Can you give back only the records below that begin at the line containing "What is the separation between the viewer" and run through the end of the records, with "viewer" replaced by "camera" and everything else unchanged?

## PROVIDED RECORDS
==============================
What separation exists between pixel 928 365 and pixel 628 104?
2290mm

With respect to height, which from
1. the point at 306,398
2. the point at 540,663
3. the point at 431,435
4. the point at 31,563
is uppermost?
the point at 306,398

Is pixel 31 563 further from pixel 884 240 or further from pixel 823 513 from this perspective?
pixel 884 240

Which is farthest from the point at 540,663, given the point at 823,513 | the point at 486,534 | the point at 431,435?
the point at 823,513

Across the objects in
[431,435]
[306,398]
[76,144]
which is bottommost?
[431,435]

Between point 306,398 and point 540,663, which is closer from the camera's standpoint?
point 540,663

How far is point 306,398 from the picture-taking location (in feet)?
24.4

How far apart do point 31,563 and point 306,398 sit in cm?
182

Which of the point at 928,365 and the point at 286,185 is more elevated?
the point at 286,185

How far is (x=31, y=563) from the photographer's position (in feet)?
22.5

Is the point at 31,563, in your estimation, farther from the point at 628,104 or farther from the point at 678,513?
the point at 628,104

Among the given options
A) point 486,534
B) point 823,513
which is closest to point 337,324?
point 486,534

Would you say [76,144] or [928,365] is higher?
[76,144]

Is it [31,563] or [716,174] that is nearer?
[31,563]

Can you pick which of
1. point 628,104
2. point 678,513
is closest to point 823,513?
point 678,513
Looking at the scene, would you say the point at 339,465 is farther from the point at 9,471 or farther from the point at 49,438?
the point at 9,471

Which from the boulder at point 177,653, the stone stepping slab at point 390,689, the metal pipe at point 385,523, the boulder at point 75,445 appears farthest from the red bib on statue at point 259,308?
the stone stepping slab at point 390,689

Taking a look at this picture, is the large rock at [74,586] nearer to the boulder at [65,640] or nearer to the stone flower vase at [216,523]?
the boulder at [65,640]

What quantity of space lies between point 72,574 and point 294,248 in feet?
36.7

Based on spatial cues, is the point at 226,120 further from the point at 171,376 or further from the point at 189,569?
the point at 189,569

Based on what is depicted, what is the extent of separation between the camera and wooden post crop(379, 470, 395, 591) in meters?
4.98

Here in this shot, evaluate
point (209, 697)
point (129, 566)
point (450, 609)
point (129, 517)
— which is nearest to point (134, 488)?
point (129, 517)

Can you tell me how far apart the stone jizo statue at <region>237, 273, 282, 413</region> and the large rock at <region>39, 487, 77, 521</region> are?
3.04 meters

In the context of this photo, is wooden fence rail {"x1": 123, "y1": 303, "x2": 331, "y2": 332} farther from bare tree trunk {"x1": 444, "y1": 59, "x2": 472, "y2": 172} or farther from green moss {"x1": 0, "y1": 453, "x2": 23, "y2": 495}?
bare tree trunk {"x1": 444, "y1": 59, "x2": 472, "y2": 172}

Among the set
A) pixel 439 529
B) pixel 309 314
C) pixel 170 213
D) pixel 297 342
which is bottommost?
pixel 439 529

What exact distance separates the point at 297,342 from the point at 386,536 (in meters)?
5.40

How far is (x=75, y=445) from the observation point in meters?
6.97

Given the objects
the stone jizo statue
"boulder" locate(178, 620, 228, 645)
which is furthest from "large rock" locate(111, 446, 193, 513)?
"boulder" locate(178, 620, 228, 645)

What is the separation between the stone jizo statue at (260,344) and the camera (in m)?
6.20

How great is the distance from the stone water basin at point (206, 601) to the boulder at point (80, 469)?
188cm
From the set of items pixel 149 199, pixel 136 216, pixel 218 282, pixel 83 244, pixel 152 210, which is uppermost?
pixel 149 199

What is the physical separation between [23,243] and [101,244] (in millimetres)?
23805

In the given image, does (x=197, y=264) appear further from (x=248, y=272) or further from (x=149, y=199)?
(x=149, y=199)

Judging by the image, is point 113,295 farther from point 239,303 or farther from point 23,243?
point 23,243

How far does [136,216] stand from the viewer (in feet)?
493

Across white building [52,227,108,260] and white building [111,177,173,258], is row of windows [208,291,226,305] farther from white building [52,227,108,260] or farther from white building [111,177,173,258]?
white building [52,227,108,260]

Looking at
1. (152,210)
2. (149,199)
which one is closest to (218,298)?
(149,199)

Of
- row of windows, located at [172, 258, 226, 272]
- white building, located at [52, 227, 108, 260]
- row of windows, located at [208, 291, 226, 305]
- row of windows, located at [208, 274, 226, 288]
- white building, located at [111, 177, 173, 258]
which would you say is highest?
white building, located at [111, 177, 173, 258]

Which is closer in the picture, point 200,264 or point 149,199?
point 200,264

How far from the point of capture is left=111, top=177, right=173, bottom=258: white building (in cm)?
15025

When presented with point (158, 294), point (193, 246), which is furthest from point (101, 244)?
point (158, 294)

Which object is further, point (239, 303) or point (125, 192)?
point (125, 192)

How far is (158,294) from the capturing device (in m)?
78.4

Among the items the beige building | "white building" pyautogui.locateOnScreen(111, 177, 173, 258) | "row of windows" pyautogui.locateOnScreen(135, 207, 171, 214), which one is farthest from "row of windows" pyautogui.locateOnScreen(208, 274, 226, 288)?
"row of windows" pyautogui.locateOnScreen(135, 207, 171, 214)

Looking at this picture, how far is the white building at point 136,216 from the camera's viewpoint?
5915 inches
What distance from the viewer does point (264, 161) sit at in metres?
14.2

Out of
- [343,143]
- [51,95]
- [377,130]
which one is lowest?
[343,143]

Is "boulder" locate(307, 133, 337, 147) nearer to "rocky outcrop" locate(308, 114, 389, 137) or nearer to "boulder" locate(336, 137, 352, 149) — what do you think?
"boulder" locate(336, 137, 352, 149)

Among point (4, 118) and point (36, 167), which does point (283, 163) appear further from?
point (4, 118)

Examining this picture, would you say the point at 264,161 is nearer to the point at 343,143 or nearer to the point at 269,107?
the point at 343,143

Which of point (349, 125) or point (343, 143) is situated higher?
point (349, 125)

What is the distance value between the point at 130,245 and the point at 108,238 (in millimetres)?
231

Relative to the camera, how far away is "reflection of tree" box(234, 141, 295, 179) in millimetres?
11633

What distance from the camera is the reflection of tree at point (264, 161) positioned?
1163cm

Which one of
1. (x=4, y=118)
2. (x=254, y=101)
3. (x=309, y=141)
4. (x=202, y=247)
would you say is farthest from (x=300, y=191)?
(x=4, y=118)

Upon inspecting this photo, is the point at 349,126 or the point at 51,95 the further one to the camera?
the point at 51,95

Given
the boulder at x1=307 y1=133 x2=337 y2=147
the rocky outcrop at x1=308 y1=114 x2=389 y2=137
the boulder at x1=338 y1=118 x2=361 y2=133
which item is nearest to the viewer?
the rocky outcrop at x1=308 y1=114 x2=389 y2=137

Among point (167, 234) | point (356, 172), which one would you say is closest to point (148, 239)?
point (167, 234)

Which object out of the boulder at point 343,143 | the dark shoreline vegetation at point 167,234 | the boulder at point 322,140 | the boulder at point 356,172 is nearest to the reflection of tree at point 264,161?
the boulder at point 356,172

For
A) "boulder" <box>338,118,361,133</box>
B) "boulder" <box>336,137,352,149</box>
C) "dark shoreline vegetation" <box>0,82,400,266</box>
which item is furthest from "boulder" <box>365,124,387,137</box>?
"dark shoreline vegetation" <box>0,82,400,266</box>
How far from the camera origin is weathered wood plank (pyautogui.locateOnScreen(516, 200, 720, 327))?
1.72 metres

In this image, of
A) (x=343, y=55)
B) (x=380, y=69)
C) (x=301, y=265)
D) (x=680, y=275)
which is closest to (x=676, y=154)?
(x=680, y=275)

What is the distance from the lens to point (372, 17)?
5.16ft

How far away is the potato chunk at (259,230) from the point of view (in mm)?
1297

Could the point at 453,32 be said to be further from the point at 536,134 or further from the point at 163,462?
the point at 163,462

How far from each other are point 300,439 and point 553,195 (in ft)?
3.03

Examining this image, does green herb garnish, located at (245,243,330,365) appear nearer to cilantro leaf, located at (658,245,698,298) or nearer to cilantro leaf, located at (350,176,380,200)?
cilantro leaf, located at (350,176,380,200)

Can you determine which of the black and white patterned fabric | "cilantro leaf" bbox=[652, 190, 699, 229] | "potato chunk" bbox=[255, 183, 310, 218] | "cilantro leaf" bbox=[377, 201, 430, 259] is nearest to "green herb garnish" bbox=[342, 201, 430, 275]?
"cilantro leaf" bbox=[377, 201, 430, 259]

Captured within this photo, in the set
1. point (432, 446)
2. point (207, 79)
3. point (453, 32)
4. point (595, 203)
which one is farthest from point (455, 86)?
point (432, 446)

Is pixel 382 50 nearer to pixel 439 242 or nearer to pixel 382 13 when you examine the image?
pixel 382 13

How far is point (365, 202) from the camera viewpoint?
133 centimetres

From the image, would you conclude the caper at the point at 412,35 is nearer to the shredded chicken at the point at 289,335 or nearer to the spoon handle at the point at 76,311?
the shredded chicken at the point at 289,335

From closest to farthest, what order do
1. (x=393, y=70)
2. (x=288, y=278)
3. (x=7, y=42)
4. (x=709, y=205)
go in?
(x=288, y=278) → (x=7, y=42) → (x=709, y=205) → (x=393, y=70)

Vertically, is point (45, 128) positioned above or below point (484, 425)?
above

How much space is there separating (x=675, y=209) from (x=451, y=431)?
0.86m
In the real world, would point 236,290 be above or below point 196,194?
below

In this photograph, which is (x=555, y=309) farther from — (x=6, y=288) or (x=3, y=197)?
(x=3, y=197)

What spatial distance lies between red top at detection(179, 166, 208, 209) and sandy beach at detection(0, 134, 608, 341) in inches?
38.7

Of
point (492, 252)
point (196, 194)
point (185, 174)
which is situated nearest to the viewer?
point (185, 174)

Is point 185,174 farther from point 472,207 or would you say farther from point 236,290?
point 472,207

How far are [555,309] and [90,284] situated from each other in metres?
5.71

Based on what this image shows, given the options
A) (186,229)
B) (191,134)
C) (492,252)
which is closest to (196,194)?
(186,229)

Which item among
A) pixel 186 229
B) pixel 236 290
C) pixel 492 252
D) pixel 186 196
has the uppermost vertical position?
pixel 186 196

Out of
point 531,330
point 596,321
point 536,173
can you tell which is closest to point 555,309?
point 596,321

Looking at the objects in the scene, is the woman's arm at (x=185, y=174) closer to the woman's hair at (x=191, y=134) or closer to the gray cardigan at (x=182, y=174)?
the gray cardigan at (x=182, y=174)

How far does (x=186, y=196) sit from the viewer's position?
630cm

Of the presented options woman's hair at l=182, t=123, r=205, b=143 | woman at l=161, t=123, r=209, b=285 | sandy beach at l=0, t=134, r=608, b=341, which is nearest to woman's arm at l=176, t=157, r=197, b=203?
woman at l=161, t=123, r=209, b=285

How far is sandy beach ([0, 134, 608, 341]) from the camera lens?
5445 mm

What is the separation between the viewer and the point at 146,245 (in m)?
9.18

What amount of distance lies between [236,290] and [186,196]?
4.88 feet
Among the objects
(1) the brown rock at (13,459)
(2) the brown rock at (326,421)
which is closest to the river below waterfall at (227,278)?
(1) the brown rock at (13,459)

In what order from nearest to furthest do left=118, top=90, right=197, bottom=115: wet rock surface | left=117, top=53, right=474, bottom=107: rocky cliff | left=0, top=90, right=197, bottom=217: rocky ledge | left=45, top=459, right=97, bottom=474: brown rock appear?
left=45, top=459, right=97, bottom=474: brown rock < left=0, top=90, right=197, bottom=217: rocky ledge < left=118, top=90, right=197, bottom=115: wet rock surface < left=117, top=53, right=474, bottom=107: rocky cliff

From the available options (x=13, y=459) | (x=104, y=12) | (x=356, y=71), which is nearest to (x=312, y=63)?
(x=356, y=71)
==============================
## WORKED ANSWER
What is the separation between the camera and the point at 146,245 (in m)?
9.18

What amount of distance lies between [236,290] and [186,196]?
4.88 feet
Among the objects
(1) the brown rock at (13,459)
(2) the brown rock at (326,421)
which is closest to the river below waterfall at (227,278)?
(1) the brown rock at (13,459)

In what order from nearest to furthest do left=118, top=90, right=197, bottom=115: wet rock surface | left=117, top=53, right=474, bottom=107: rocky cliff | left=0, top=90, right=197, bottom=217: rocky ledge | left=45, top=459, right=97, bottom=474: brown rock appear?
left=45, top=459, right=97, bottom=474: brown rock < left=0, top=90, right=197, bottom=217: rocky ledge < left=118, top=90, right=197, bottom=115: wet rock surface < left=117, top=53, right=474, bottom=107: rocky cliff

From the available options (x=13, y=459) | (x=104, y=12) | (x=356, y=71), which is nearest to (x=312, y=63)?
(x=356, y=71)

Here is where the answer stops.